0) preheated to 80°C, maintaining this temperature and keeping sections in this solution for 10 min in a microwave pressure cooker. After allowing the sections to cool to room temperature, the slides were rinsed in PBS (pH 7.4). Endogenous peroxidase activity was BB-94 clinical trial blocked by incubation of the tissue samples for 10 min in 3% hydrogen peroxide. Samples were incubated for 45 min with the primary antibodies at room temperature in a moisture chamber. VEGF determination and analysis Samples were incubated with mouse anti-VEGF monoclonal antibody (1:100) Necrostatin-1 datasheet (Abcam, Cambridge
MA, USA) in BSA 1% in PBS for 45 min. After washing with PBS, binding of the primary antibodies was revealed by incubation for 20 min with LSAB+ System Link (DAKO, Carpinteria, CA, USA) and LSAB+ HRP, (Streptavidin HRP kit, DAKO). The slides were rinsed with PBS and exposed to diaminobenzidine for 5 min. After washing with PBS and counter-staining with hematoxylin, the slides were dehydrated by graduated alcohols and xylol, and mounted with Poly-mount. Numerical proportions of stained cells were established by analyzing 10 high-power fields (400×) in each section.

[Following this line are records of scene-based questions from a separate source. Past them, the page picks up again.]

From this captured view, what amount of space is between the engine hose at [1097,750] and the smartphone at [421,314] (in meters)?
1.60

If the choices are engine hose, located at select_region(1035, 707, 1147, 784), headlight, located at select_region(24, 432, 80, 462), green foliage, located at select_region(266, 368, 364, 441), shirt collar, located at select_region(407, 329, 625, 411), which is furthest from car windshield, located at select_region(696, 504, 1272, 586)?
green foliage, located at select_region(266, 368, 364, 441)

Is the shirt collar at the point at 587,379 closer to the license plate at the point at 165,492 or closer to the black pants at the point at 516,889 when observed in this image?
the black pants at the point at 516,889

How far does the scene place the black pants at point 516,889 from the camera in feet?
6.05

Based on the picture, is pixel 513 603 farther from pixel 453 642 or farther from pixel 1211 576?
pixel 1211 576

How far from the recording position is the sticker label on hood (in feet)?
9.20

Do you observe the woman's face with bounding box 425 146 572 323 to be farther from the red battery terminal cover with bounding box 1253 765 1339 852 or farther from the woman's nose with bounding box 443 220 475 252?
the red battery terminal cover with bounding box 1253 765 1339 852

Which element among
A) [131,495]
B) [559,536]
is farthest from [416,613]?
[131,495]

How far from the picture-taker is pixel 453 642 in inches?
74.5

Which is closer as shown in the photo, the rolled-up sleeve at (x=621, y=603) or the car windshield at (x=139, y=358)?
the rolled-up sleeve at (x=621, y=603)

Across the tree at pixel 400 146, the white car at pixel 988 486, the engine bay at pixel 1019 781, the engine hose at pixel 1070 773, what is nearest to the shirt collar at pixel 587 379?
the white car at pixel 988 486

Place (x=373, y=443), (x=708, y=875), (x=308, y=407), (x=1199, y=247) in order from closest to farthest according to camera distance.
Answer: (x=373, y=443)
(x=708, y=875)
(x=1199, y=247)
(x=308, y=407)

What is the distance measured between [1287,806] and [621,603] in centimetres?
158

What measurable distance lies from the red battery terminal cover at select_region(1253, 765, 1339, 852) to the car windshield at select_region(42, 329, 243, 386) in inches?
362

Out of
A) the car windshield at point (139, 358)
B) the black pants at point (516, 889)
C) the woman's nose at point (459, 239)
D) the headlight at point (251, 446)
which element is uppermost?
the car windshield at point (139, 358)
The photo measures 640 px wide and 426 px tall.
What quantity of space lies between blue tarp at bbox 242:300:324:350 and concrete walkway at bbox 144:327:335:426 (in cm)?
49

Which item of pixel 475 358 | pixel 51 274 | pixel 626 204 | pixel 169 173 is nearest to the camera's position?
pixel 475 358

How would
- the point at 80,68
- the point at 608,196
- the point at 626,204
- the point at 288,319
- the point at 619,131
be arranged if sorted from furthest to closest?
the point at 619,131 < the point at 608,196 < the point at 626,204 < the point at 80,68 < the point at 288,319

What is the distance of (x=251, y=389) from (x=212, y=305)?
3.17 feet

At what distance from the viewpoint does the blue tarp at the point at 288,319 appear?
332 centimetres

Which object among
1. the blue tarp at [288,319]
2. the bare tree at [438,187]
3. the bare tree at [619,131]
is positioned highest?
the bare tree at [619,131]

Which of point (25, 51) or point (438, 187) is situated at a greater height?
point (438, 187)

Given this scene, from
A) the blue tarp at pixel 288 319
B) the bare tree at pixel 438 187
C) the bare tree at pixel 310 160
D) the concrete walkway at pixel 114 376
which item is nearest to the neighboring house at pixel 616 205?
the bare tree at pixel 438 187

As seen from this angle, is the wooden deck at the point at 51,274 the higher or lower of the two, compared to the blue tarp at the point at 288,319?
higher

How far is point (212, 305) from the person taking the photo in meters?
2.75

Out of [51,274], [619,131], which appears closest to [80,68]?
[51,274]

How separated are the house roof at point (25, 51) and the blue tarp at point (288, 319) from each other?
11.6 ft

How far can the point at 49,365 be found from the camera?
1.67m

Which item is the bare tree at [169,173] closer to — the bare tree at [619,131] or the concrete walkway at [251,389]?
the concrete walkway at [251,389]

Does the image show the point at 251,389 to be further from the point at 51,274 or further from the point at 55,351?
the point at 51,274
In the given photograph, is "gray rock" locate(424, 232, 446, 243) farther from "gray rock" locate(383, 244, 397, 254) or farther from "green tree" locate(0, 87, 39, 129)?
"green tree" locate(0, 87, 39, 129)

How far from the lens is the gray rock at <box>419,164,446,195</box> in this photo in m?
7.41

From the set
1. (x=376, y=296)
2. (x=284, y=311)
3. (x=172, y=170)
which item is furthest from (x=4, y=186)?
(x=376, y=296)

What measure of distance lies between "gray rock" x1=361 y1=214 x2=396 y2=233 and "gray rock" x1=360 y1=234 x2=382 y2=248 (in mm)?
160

Only cytoplasmic staining was considered positive. Intensity was graded on a semi-quantitative scale from 0–3. Graduation of expression was considered negative if fewer than 5% of cells were stained. Determination of vascular density The samples were incubated for 45 min with mouse anti-CD34 monoclonal antibody (1:200) Thiamet G (Biocare Medical, Concord, CA, USA) as a marker for vascular endothelial cells. Three separated, highly vascularized areas (“”hot spots”"), PRI-724 previously identified in high-power fields (100×, then 400×), were analyzed by two pathologists by means of optic microscopy without previous knowledge of hCG determinations. Any immunostained vessel clearly separated from adjacent vessels with no muscular wall and within the optic field was considered a neovascularization vessel.
Vascular density (VD) was considered as the average of the three evaluated zones. Statistical analysis For descriptive purposes, continuous variables were summarized as arithmetic means, medians, and standard deviations (SDs), while categorical variables were expressed as proportions and confidence intervals (CIs). Inferential comparisons were carried out using the Student t or the Mann-Whitney U test, according to data distribution determined by the Kolmogorov-Smirnov test. Chi square or Fisher exact test was used to assess significance between categorical variables. Statistically significant and borderline-significant variables (p < 0.1) were included in the multivariate logistic regression analysis. Overall survival time was measured from day of surgery to date of death or last follow-up visit and analyzed with the Kaplan-Meier method, and comparisons among sub-groups were performed with the log-rank test. For survival curve analysis, all variables were dichotomized.